SPIEGEL: Herr Schmeiser, was sind die ersten ängstlichen Momente in Ihrem Leben, an die Sie sich erinnern können?
Dietmar Schmeiser: Das sind die Nächte im Luftschutzkeller. Die Bombardierung von Karlsruhe begann 1942. Wir lebten dort in einem Vierfamilienhaus, und während des Krieges musste unsere Gemeinde nach jedem Voralarm etwa tausendmal in den Keller. Danach passierte meistens nichts mehr. Aber als der Hauptalarm ertönte, wussten wir: Jetzt wird es ernst. Unsere Straße wurde selten getroffen, aber zwei benachbarte Straßen wurden total zerstört. In unserem Keller schwankte der Boden, das Licht ging aus und sogar der Gymnasialprofessor Bresch, der uns sonst unterhielt, verstummte. Wenn ich heute verbrannte Lumpen oder Kochgas rieche, denke ich in diesem Moment. Es hat mich so lange emotional beschäftigt, dass ich 2005, mehr als 60 Jahre später, ein weiteres Buch darüber schrieb.

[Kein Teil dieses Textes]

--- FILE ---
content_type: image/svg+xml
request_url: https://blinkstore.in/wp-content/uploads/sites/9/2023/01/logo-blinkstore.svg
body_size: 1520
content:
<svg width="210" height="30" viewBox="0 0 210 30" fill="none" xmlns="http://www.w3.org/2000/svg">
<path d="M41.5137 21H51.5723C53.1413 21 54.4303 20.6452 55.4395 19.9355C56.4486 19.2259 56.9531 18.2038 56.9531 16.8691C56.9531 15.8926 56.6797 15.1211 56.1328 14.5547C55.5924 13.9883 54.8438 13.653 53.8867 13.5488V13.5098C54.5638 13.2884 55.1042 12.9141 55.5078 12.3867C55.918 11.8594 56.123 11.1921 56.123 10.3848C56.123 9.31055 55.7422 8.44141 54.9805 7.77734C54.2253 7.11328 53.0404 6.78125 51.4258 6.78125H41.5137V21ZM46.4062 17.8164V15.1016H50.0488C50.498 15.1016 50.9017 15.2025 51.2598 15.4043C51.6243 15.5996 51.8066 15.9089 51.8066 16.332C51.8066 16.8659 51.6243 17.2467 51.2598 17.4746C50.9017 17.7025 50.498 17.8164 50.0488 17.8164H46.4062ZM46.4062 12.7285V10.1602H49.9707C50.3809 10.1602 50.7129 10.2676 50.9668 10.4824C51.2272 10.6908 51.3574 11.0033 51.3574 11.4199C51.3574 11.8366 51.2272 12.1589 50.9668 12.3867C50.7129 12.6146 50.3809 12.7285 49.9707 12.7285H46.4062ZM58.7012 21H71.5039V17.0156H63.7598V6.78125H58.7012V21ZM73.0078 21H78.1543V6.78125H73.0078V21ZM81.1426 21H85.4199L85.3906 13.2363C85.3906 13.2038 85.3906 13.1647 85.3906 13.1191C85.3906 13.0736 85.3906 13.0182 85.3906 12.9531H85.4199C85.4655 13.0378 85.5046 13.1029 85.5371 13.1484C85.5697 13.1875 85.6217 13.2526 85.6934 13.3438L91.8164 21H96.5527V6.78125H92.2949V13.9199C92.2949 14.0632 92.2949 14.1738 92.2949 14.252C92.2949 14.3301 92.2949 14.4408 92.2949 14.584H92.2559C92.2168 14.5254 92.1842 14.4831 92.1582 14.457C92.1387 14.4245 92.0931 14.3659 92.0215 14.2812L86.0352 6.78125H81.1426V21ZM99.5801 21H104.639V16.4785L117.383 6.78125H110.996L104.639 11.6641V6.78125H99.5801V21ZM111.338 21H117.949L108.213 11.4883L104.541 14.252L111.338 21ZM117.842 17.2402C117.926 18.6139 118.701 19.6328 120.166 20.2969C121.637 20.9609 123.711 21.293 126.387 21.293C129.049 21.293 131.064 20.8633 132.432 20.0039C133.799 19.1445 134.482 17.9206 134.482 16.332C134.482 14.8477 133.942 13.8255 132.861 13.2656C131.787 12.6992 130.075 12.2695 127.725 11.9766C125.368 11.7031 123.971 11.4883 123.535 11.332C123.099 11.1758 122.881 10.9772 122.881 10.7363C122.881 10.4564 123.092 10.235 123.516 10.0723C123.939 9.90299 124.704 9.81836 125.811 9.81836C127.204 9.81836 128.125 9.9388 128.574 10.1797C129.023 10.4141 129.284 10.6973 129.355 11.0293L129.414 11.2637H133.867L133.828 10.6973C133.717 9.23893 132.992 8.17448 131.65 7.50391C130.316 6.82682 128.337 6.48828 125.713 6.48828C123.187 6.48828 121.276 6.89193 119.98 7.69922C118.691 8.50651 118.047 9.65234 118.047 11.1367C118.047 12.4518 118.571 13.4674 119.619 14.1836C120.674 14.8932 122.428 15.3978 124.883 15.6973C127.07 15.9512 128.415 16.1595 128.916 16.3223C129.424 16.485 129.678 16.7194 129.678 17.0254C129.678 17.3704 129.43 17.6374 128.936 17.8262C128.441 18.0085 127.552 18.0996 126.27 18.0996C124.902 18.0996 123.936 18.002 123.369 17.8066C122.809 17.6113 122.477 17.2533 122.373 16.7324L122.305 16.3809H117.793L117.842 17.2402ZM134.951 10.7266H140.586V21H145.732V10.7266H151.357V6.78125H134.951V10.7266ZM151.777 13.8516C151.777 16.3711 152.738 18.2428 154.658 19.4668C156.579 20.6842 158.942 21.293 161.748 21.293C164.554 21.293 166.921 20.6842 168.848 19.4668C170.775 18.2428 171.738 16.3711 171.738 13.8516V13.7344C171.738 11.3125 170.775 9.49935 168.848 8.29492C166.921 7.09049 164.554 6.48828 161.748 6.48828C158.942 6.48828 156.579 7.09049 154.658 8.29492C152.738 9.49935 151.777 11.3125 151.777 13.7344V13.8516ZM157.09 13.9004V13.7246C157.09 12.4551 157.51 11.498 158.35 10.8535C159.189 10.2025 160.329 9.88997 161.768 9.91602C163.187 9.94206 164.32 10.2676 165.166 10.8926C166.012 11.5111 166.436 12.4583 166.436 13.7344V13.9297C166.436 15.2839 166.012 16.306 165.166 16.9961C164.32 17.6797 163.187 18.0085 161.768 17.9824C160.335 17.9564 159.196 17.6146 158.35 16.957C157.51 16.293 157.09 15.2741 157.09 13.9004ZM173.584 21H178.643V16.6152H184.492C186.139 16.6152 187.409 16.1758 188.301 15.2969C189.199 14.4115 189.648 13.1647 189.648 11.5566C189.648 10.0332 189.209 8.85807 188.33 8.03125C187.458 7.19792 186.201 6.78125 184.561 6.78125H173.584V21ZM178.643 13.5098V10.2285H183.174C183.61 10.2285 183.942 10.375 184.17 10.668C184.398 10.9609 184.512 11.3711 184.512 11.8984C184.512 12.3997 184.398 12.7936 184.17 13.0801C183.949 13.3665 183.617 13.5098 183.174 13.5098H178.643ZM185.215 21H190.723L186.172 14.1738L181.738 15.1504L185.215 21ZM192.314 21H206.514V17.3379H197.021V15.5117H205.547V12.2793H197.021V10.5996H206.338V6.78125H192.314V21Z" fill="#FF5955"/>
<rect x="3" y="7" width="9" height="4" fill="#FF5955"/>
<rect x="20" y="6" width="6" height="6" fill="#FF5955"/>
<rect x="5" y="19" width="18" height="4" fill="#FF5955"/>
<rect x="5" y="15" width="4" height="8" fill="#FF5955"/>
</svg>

SPIEGEL: Erschrecken dich diese Erinnerungen immer noch?
Schmeiser: In der Zwischenzeit hat sich ein gewisses Sahnehäubchen darüber gelegt. Ich erinnere mich heute positiver an diese Jahre als früher. Aber ich kann mich immer noch in die Verzweiflung meiner Mutter einfühlen, die ihren Mann langsam sterben sah. Mein Vater wurde 1943 in der Panzerschlacht bei Kursk schwer verletzt und zur Operation nach Berlin geflogen. Er wurde dann in ein Reservekrankenhaus in unserer Nähe gebracht, wo er nach neun Monaten Leiden starb.